The company has been trying to bring its Riacho dos Machados project into production since late last year, but keeps encountering difficulties.
This article was first published on Gold Investing News on January 29, 2014.
It’s been a tough few months for beleaguered Carpathian Gold (TSX:CPN), whose focus is on getting its Brazil-based Riacho dos Machados (RDM) project into production. And unfortunately, the news it’s put out in the past few days does not seem to herald improvement.
The company’s troubles began back in October, when news surfaced that the first gold pour at RDM would be delayed “pending the commissioning of the mill by a third party group and the wet commissioning of the balance of the gold production line.” Though mining continued to take place, Carpathian was left with what it delicately described as “a lack of sufficient resources.”
At the time, the company said that it was considering various options, including merging with another company and a recapitalization. Ultimately, what ended up happening was that Carpathian and Macquarie Bank entered into an agreement under which Macquarie was to provide further debt financing for the project.

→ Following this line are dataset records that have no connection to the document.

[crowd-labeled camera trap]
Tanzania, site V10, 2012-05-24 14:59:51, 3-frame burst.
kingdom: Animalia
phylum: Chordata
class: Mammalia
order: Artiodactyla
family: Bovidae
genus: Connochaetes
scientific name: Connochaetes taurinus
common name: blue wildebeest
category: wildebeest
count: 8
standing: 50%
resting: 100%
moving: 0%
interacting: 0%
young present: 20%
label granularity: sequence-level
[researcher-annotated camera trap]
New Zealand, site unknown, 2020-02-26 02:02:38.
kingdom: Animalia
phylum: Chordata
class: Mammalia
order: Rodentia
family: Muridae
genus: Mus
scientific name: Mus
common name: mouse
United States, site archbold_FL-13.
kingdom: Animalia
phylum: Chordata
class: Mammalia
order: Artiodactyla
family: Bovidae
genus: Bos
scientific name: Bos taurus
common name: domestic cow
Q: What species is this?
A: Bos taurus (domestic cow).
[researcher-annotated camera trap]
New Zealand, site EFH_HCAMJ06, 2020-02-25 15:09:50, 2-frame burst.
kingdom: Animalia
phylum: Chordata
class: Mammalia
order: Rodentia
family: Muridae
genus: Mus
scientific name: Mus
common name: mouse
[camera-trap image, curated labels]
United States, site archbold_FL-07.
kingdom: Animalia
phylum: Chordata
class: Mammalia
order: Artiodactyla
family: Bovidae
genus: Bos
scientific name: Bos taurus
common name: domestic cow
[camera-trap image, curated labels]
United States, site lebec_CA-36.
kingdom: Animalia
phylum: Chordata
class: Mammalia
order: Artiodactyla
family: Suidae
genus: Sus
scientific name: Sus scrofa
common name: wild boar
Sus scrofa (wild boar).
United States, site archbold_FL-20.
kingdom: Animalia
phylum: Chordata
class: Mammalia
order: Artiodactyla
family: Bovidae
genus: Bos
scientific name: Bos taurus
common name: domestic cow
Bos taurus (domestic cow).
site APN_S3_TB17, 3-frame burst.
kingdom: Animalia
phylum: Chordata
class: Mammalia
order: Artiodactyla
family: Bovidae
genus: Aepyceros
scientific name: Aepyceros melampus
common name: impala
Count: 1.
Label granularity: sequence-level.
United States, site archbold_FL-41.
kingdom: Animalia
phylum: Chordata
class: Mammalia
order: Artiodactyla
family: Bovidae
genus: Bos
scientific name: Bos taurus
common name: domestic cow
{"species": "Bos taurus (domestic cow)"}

On December 13, Carpathian announced that it had received from state environmental agency SUPRAM a provisional permit that would allow it to “proceed with the full operation of its gold producing facilities.”
Commenting positively on the situation, Dino Titaro, then chairman and CEO, said, “[w]hile the unfortunate delay in the start-up of the operation may have affected the outlook for the Company and led to a cash shortfall situation, it is nonetheless a pleasure to report that with the receipt of the [provisional permit] the RDM gold project can now commence gold production and be Brazil’s next gold producer.” The company expected to pour its first gold within two weeks, he also said.
Trouble strikes again
At that point, it looked like Carpathian’s troubles might be at an end. Indeed, a week later the company said that “[d]espite several days … of severe precipitation” it still anticipated pouring its first gold by the end of 2013.
Sadly, the good news was not to last. Though Carpathian managed to complete its first gold smelt on December 24, commenting that its belief was that it would be able to start gold doré production and ship it on a regular basis, the day after that announcement the company’s provisional permit was suspended, largely due to ”unusual heavy rainfall at the site.” As a result, Carpathian had to halt production at RDM.
All was quiet until this past Friday, when Carpathian came forward to say that as a result of the rainfall, it must now complete remedial work at the mine site and does not anticipate completing that work until the end of next month. The work is expected to cost between US$500,000 and $700,000, while production loss caused by the suspension of the permit is estimated at “7,000 to 9,000 ounces of gold per month” — that amounts to $8.75 to $11.25 million per month.
Adding to that blow is the fact that Titaro and the company’s COO, Daniel Kivari, have stepped down from their positions. Kivari has been replaced by Vito Hugo Belo, whose experience in the mining sector includes 20 years with Rio Tinto (ASX:RIO,LSE:RIO,NYSE:RIO), while Guy Charette, formerly Carpathian’s executive vice president, will act as interim CEO.
Carpathian announced Monday that it had “concluded an extended forbearance and amendment agreement” with Macquarie that “provides for a US$10 million increase in the amount of funds made available under Tranche 3 of a project finance facility.” While the forbearance currently expires on January 31, the company plans to meet with Macquarie this week to discuss an extension.
Somewhat ominously, the press release states that “[t]here is no assurance that any or all of the funds to be provided … will actually be made available” because “any disbursements thereof remain solely at Macquarie’s discretion nor is there any assurance that Macquarie will agree to any extension of the forbearance.” In other words, at the moment, nothing is guaranteed.
At end of day yesterday, shares of Carpathian sat at $0.06 each, down 7.69 percent. Investors would do well to keep an eye out for any updates from the company — and should perhaps be mindful of the weather conditions in Brazil as well.
Securities Disclosure: I, Charlotte McLeod, hold no direct investment interest in any company mentioned in this article.